- Other name: Chad Cantcolor
- Occupation: Artist

= Chad Carothers =

American painter and designer

Chad Carothers, also known by his artist name Chad Cantcolor, is an American contemporary freehand painter and designer.

==Career==
Chad Carothers began customizing articles of clothing for his classmates during his school days. He began his career as an artist in 1998, working in Los Angeles in the field of freehand painting. His work included the creation of custom surfboards and manufacturing designs for surfboard and wakeboard makers. He has also worked on the creation of custom hand-painted and designed trucks, including a 2015 Chevy Silverado Sport Truck.

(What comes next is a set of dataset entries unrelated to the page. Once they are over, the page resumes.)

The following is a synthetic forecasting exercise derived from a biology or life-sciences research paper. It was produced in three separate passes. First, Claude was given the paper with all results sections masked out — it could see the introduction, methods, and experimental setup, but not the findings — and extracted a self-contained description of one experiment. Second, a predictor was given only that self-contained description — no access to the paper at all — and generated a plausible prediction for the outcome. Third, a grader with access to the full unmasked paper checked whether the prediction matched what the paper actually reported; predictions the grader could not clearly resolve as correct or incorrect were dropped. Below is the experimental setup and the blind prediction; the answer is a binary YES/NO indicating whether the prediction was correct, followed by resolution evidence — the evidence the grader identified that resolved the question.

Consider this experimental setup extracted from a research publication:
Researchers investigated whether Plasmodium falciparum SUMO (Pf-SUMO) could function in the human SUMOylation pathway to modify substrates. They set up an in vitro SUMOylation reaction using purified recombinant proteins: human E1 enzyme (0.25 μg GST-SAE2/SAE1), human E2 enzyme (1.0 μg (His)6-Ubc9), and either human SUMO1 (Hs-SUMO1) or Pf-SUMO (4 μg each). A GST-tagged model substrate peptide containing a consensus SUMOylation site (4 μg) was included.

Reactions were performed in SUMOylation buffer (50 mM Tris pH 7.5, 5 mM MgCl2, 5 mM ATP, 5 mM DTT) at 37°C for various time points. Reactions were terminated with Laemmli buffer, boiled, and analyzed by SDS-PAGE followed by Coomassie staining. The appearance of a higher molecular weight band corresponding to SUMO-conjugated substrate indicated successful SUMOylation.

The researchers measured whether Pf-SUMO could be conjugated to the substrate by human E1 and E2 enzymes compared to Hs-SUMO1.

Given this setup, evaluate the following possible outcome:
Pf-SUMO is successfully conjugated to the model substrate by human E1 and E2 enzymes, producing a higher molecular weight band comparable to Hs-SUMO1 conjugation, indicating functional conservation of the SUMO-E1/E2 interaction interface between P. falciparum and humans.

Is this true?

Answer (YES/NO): NO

Carothers worked with Adidas to produce limited-edition hand painted cleats for Justin Turner during the 2017 World Series, for which Carothers created different themes for each game. He has produced hand painted custom shoes for Nike athletes as well. In 2019 Carother's work was shown at the BET Experience festival in Los Angeles. Chad Carothers has also worked as a cover artist for musical albums.

==Exhibitions==
In 2008 pieces from Carother's collection Lost Enterprises of San Clemente were shown in the John Wayne Airport. In 2009 Carother's work was a part of the Disney's Stitch Experiment 626 Project Custom Art Tour, in which he adapted a Stitch figure to look like Mickey Mouse.